> _Work to do_: Exactly and only the lines from the one containing "What is the distance between" through the close of the entries below are to be set down.

> _Dataset content_:
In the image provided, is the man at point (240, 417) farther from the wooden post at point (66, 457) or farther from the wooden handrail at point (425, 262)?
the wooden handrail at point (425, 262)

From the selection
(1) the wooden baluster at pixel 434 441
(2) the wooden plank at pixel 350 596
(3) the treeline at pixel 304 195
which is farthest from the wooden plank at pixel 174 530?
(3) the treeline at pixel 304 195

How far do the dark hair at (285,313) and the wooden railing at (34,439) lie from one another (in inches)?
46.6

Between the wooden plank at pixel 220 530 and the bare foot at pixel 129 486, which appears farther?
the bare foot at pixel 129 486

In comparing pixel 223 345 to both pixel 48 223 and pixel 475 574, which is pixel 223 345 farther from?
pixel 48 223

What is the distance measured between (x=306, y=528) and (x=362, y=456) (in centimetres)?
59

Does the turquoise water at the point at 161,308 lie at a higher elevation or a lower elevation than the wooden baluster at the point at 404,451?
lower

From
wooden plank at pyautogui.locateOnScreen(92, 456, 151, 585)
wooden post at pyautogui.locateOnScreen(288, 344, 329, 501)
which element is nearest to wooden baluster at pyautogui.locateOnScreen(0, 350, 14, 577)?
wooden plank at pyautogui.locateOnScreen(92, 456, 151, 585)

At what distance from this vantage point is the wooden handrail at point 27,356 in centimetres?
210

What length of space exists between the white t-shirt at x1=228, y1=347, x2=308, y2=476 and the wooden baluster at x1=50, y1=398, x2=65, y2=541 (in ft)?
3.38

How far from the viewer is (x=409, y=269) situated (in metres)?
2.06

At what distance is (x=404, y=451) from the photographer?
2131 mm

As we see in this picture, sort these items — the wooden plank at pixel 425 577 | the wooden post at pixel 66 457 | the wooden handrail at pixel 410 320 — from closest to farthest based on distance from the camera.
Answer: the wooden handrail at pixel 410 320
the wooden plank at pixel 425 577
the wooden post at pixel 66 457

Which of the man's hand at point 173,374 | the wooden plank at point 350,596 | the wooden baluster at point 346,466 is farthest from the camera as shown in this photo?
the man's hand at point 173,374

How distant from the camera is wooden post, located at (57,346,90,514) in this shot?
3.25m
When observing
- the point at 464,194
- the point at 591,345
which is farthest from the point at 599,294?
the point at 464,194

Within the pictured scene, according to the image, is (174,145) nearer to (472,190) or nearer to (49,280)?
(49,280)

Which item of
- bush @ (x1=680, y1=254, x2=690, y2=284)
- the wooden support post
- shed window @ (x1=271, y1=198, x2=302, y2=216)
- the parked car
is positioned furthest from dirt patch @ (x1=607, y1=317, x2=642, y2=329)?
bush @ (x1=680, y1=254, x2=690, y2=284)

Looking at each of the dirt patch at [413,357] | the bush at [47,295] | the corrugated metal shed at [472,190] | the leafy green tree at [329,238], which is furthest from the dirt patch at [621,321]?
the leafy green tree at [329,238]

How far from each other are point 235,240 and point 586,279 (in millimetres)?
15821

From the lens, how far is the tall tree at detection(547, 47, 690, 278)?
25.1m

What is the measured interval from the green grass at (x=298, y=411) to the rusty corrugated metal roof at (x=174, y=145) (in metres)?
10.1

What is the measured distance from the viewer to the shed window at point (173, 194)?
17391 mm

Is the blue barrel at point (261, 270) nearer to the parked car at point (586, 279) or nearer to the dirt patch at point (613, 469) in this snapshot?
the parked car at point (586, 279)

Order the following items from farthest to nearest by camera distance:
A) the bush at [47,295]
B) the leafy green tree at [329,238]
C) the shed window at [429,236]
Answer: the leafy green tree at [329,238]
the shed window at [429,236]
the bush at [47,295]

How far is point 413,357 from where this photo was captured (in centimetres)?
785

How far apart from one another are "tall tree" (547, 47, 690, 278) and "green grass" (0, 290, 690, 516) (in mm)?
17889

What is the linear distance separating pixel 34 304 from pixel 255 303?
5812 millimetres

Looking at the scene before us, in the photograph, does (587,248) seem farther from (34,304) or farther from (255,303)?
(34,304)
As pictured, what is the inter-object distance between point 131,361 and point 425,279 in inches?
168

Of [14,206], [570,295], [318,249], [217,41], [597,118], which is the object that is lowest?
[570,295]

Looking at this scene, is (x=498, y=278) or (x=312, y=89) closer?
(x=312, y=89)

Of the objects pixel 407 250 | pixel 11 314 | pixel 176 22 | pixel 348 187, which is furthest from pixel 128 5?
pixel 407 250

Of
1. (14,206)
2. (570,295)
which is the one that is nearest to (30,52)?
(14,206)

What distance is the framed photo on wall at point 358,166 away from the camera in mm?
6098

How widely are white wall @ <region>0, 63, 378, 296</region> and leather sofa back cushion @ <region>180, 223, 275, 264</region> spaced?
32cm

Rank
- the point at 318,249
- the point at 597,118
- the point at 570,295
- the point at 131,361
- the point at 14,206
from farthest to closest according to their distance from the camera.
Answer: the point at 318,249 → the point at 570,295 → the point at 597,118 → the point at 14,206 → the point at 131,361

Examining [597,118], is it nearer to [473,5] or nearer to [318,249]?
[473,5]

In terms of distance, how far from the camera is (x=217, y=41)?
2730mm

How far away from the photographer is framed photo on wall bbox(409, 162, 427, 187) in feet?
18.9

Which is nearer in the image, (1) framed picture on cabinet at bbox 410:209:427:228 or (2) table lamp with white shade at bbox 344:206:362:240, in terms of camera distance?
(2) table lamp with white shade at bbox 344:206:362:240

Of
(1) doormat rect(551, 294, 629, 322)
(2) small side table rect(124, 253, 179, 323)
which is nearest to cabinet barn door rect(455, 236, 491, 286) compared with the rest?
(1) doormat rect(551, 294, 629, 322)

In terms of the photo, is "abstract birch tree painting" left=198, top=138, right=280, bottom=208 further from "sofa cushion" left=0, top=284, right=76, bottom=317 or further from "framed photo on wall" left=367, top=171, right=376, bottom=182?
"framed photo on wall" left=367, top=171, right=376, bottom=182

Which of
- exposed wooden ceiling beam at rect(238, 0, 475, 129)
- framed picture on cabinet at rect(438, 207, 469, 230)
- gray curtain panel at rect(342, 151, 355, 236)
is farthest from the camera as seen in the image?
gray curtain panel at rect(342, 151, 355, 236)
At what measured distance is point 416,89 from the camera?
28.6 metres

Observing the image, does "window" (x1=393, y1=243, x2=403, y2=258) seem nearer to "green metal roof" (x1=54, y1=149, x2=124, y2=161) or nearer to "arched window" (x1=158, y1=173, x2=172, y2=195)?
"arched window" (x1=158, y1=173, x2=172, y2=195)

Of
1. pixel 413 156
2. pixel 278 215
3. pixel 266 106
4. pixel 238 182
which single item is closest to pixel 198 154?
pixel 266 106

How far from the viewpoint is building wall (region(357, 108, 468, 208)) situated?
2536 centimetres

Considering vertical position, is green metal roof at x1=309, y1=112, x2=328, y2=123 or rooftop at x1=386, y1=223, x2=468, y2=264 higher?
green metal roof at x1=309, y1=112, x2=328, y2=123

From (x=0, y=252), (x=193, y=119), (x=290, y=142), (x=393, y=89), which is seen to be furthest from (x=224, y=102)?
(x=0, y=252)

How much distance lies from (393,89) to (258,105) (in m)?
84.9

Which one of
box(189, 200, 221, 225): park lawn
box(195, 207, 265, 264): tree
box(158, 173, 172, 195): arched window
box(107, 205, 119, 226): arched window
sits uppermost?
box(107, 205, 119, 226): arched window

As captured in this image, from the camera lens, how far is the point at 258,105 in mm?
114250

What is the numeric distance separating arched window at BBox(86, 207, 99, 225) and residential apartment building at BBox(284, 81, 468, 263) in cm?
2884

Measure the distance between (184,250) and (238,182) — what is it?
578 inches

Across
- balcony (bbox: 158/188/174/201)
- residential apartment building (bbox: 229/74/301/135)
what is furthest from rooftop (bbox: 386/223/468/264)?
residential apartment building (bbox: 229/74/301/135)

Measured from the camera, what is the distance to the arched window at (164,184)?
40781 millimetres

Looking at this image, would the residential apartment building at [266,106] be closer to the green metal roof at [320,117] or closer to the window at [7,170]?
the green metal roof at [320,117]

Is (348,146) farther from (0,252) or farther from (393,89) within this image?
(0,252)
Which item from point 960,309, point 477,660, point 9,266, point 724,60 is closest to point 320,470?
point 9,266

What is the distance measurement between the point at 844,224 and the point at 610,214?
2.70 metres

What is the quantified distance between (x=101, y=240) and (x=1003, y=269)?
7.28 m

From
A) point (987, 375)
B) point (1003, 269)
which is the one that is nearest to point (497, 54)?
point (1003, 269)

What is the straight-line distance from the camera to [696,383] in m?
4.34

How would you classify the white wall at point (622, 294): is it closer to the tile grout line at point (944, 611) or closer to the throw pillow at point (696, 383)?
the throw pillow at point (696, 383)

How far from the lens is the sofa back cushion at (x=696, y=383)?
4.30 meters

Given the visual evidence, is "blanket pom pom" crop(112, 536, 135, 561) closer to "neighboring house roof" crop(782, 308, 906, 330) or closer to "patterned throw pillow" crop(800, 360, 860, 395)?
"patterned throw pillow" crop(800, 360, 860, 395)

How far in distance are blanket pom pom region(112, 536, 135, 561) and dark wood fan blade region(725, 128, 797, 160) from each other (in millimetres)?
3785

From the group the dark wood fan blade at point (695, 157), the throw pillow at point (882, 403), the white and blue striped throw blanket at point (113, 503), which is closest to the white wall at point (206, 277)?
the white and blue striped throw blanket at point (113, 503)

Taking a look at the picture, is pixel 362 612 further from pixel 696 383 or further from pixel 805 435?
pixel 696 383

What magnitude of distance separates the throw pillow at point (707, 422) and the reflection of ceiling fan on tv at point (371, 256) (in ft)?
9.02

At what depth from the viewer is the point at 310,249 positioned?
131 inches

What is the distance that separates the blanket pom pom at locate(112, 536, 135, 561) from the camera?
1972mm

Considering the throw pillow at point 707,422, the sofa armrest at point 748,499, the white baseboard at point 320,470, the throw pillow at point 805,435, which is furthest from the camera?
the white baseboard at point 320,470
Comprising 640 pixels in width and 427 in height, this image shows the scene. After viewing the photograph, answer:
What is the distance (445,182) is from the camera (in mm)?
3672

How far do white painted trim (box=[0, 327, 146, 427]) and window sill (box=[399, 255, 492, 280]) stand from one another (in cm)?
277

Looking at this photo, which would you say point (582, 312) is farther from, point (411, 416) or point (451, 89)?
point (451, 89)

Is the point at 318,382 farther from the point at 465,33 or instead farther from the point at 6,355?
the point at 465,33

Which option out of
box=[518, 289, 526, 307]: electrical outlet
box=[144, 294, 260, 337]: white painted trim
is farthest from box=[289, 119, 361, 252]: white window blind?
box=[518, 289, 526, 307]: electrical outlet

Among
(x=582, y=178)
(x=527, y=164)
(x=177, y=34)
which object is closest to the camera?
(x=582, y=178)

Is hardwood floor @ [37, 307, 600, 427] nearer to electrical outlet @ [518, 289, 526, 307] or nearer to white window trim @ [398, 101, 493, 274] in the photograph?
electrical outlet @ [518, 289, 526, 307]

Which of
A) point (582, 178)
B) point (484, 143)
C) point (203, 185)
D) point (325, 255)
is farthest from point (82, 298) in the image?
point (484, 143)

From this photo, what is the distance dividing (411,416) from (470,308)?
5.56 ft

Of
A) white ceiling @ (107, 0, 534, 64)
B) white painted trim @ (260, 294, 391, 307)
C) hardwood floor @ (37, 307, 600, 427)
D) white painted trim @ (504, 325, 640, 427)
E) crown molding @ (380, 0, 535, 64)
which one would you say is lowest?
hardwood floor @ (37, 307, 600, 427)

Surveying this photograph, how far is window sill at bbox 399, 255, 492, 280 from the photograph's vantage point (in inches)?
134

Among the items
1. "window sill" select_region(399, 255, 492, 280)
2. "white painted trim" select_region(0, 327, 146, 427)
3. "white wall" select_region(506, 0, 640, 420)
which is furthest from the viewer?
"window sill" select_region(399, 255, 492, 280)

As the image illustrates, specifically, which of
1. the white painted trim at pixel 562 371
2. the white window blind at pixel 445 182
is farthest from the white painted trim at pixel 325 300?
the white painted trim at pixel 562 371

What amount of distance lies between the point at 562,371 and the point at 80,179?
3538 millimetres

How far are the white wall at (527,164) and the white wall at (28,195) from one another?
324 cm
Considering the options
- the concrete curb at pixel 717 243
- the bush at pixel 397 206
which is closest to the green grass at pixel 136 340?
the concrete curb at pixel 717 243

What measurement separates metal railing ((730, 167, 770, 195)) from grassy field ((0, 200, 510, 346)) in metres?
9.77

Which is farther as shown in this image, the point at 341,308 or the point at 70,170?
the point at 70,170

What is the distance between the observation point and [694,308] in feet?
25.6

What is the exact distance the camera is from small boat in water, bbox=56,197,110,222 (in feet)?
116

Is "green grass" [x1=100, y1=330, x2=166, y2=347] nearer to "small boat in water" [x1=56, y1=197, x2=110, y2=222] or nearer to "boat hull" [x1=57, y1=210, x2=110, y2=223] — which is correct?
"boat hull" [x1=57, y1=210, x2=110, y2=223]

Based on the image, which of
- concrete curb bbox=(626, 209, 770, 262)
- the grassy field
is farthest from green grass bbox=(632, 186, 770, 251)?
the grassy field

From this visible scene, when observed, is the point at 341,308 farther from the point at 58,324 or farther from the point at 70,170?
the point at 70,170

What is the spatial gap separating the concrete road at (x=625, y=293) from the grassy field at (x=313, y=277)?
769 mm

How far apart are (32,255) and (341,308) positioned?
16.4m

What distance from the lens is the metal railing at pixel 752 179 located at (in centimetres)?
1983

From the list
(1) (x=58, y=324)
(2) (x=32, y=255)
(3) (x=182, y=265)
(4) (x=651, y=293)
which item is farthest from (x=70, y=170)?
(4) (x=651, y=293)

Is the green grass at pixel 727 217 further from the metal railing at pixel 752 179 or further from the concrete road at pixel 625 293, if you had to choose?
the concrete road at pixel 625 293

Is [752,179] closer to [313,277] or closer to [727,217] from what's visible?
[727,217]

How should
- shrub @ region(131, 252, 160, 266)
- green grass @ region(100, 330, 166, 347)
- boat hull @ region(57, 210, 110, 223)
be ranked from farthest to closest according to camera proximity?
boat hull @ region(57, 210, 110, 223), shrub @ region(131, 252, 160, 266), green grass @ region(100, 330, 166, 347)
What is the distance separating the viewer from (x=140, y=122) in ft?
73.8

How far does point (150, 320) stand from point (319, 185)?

> _Solved problem_:
What is the distance between the observation point and [694,308] in feet?
25.6

What is the exact distance the camera is from small boat in water, bbox=56,197,110,222 (in feet)?
116

Is "green grass" [x1=100, y1=330, x2=166, y2=347] nearer to "small boat in water" [x1=56, y1=197, x2=110, y2=222] or nearer to "boat hull" [x1=57, y1=210, x2=110, y2=223] — which is correct?
"boat hull" [x1=57, y1=210, x2=110, y2=223]

Based on the image, which of
- concrete curb bbox=(626, 209, 770, 262)
- the grassy field
is farthest from green grass bbox=(632, 186, 770, 251)?
the grassy field

From this visible scene, when observed, is the point at 341,308 farther from the point at 58,324 or farther from the point at 70,170?
the point at 70,170

What is the spatial gap separating the concrete road at (x=625, y=293) from the grassy field at (x=313, y=277)?
769 mm

How far apart are (32,255) and (341,308) positioned?
16.4m

What distance from the lens is the metal railing at pixel 752 179 located at (in centimetres)?
1983

From the list
(1) (x=58, y=324)
(2) (x=32, y=255)
(3) (x=182, y=265)
(4) (x=651, y=293)
which item is farthest from (x=70, y=170)?
(4) (x=651, y=293)

Is the green grass at pixel 727 217 further from the metal railing at pixel 752 179 or further from the concrete road at pixel 625 293, if you had to choose?
the concrete road at pixel 625 293

Is [752,179] closer to [313,277] or closer to [727,217] from what's visible?
[727,217]

How should
- shrub @ region(131, 252, 160, 266)
- green grass @ region(100, 330, 166, 347)
- boat hull @ region(57, 210, 110, 223)
be ranked from farthest to closest according to camera proximity?
boat hull @ region(57, 210, 110, 223), shrub @ region(131, 252, 160, 266), green grass @ region(100, 330, 166, 347)
What is the distance separating the viewer from (x=140, y=122) in ft?
73.8

How far does point (150, 320) stand from point (319, 185)?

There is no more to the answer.